A previous study has shown that KIM-1 could be detected in the urine of patients with renal cell carcinoma.²² Urinary KIM-1 concentrations in patients with kidney cancer before nephrectomy were significantly increased.⁵⁵ This indicates that KIM-1 may be a new biomarker for early detection of renal cell carcinoma. Morrissey et al.⁵⁵ observed that urinary KIM-1 excretion before nephrectomy had a positive correlation with tumor size (r = 0.66, p < 0.001) and tumor stage. At one month after tumor excision, median urinary KIM-1 concentration could decrease by 50%.⁵⁵ If post-nephrectomy urinary concentrations of KIM-1 do not return to an undetectable range, this may implicate an ongoing renal pathologic process, and suggest the presence of renal cell carcinoma in the contralateral kidney or other renal disease involving the proximal tubules.²² Shalabi et al.⁵⁶ found that urinary neutrophil gelatinase-associated lipocalin and KIM-1 had a potential association with histopathologic features in patients with renal cell carcinoma.

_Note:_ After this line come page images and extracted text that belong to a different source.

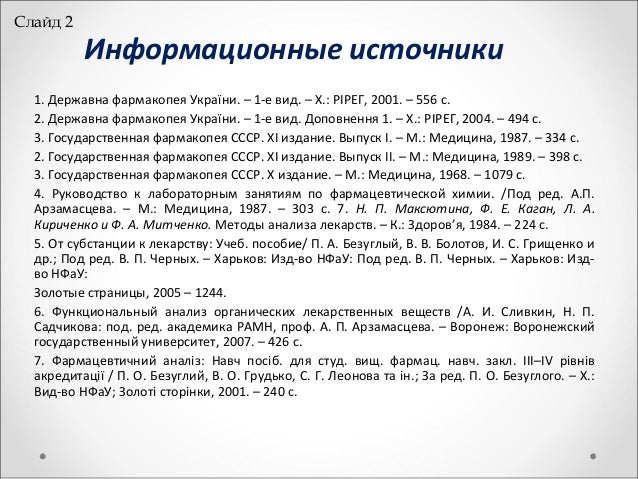 Слайд 2

Информационные источники

1. Державна фармакопея України. – 1-е вид. – Х.: РІРЕГ, 2001. – 556 с.

2. Державна фармакопея України. – 1-е вид. Доповнення 1. – Х.: РІРЕГ, 2004. – 494 с.

3. Государственная фармакопея СССР. XI издание. Выпуск I. – М.: Медицина, 1987. – 334 с.

2. Государственная фармакопея СССР. XI издание. Выпуск II. – М.: Медицина, 1989. – 398 с.

3. Государственная фармакопея СССР. X издание. – М.: Медицина, 1968. – 1079 с.

4. Руководство к лабораторным занятиям по фармацевтической химии. /Под ред. А.П. Арзамасцева. – М.: Медицина, 1987. – 303 с. 7. Н. П. Максютина, Ф. Е. Каган, Л. А. Кириченко и Ф. А. Митченко. Методы анализа лекарств. – К.: Здоров'я, 1984. – 224 с.

5. От субстанции к лекарству: Учеб. пособие/ П. А. Безуглый, В. В. Болотов, И. С. Грищенко и др.; Под ред. В. П. Черных. – Харьков: Изд-во НФаУ: Под ред. В. П. Черных. – Харьков: Изд-во НФаУ:

Золотые страницы, 2005 – 1244.

6. Функциональный анализ органических лекарственных веществ /А. И. Сливкин, Н. П. Садчикова: под. ред. академика РАМН, проф. А. П. Арзамасцева. – Воронеж: Воронежский государственный университет, 2007. – 426 с.

7. Фармацевтичний аналіз: Навч посіб. для студ. вищ. фармац. навч. закл. III–IV рівнів акредитації / П. О. Безуглий, В. О. Грудько, С. Г. Леонова та ін.; За ред. П. О. Безуглого. – Х.: Вид-во НФаУ; Золоті сторінки, 2001. – 240 с.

Analysis of these biomarkers would prevent the need for pretreatment biopsies.

Conclusions

KIM-1 is expressed on the apical aspect of renal proximal tubule epithelial cells and expressed at very low levels in the normal kidney. It is up-regulated in various primary and secondary kidney diseases, in allograft nephropathy. The extracellular portion of KIM-1 can cleave and rapidly enter tubule lumens after kidney injury. It is a sensitive and specific marker for renal proximal tubule damage. KIM-1 expression may play a role in the regeneration process of tubule epithelial cells. It is also associated with renal fibrosis and inflammation in chronic kidney disease. Higher tissue KIM-1 expression is found to predict a better prognostic sign, given an equivalent level of renal graft dysfunction. In renal cell carcinoma, an increased urinary KIM-1 level may implicate an ongoing renal tumor pathologic process. In short, KIM-1 is a specific and sensitive biomarker of kidney injury; it can detect early kidney injury in chronic kidney disease and play a role in the development of interstitial fibrosis in kidney disease. It can be used to predict the progress and outcome of kidney disease.

Disclosure statement

The authors declare that they have no conflict of interest. The article was published in “Chinese Journal of Clinical Medicine”, in Chinese language.

Funding

This study was funded by the National Natural Science Foundation of China (81270408, 81570666), Chinese Society of Nephrology (13030300415), Jiangsu Province’s Key Provincial Talents Program (RC201162), Six Major Talents Summit of Jiangsu Province (2010(IB10)), The Priority Academic Program Development of Jiangsu Higher Education Institutions (PAPD).